Saturday, June 20, 2009

Photographs and Essays on The Bread and Puppet Theater

The Political Ecology of Peter Schumann's Bread & Puppet Theatre
Company in 'Rehearsing With Gods'

http://greenprophet.com/2009/06/10/9608/peter-schumann-rehearsing-with-gods/

by James Murray-White
June 10, 2009

Whether or not you already know the Bread and Puppet Theater,
"Rehearsing with Gods" is a wonderful way to learn more ­ to see,
feel, and almost taste some of the magic of the seminal puppet
theater founded in 1962 by German Peter Schumann.

Simon and Estrin have both been a part of the B & P family for a long
time (Simon photographing them since the 1980's, and Estrin a B & P
performer for several yrs), and so the writings and photos show deep
familiarity with their subject matter.

At the end of every B & P performance, fresh baked bread is
generously shared with the audience, with the whole grain subtext
that art should be as basic to life as bread. Their shows are almost
always outdoors, puppets often much larger than human-size, which
means their shows often border on pageant, parade, even ritual. Their
home since the mid-1970's has been a Vermont farm, outside the town
of Glover, whose gently sloping fields are perfect for their outsized shows.

Schumann has not been afraid to meld his poetic aesthetic with
concrete political causes. Through B & P's history, his shows and
street parades have embraced protest against everything from the
Vietnam war, to the Vermont Yankee Nuclear Power Plant, to recently,
the WTO (World Trade Organisation).

"Rehearsing With Gods" includes short, freestyle essays (often only a
page) in chapters entitled Death, Fiend, Beast, Human, World, Gift,
Bread, and Hope. The essays and large photos, all black and white,
work perfectly to take us into B and P's elemental, yet mythic world.

● ● ● ● ●

[Exercise requirements]:
1 > In the review of "Rehearsing With Gods," why do Bread and Puppet shows often border on pageant, parade, or ritual?
2 > Write out the passage of the review between "Simon and Estrin" and "their subject matter.", inclusive.
3 > Extend the review of "Rehearsing With Gods" beyond its final sentence.

[Supplied material]:
● ● ● ● ●

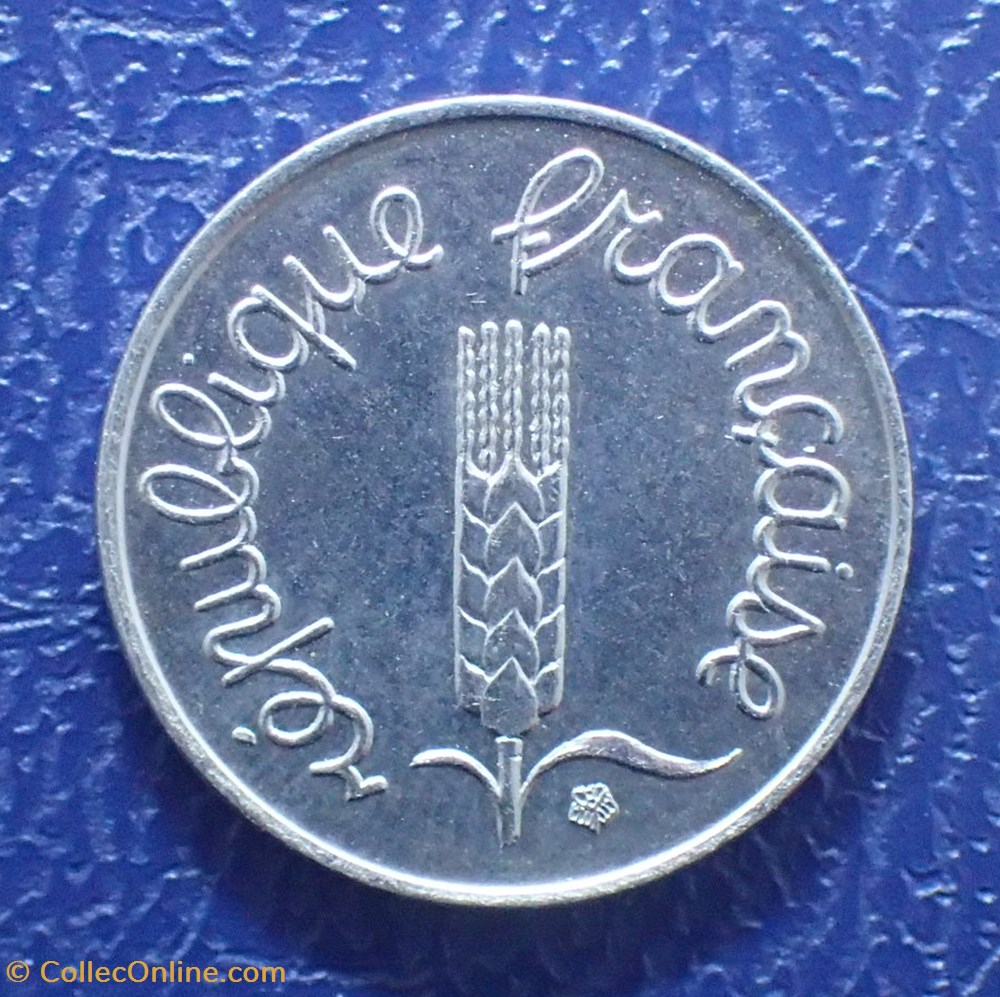 1 CENTIME Epi 1979 monnaies france a modernes 1 centime epi 1979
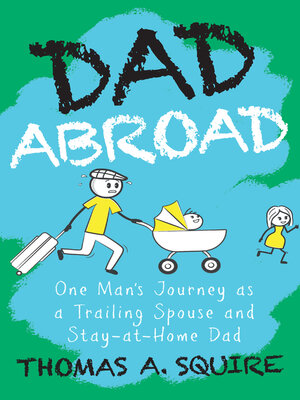 cover image of Dad Abroad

● ● ● ● ●

[Answers given]:
1 > The shows are almost always held outdoors, and the puppets are often much larger than human-size. For that reason, the performances often border on pageant, parade, even ritual.

2 >
Simon and Estrin have both been a part of the B & P family for a long
time (Simon photographing them since the 1980's, and Estrin a B & P
performer for several yrs), and so the writings and photos show deep
familiarity with their subject matter.

3 >
We are transported to other worlds seeing the often huge, roughly
made papier mache faces, the billowy cloth legs blowing in the wind,
the ceremonial fire at one end of a group of characters.

Photos in the "Death" chapter include a large blurry pair of wings in
front of a crowd of tree trunks; a group of shrouded actors raising
at various angles several large (as large as them) disembodied ears;
a huge face/mask on the earth, with grass growing out of its
seemingly decomposing surface; and what looks like a sitting grassy
corpse, next to a cross labelled "Sergio Hernandez ­ 4/28/87." Is the
latter image an homage to a Mexican refugee dead in the Arizona
desert? a Guatamalan peasant killed by soldiers?

In this chapter, Estrin writes of:

"a man named Schumann in a land called Glover. He is on good terms
with Death. Not Keats' 'easeful death' of the soft name, but Death of
the scythe and saber, Death of the slicing edge."

Later in the chapter:

"Somebody has to say it. In the face of our denial, some child has to
point it out. That child is Peter Schumann. He's only sixty-nine, not
old enough to be socialized, to know the blindness and civility
expected of him."

The final chapter, "Hope," has many photos of puppets that are
variations of a large, often white head, with huge outstretched arms
(or are they wings? or holy robes?). Near the end of that chapter,
one photo has the proportions switched: a smallish head, covered in
white cloth, clearly a nun, with enormous hands spread in prayer or offering.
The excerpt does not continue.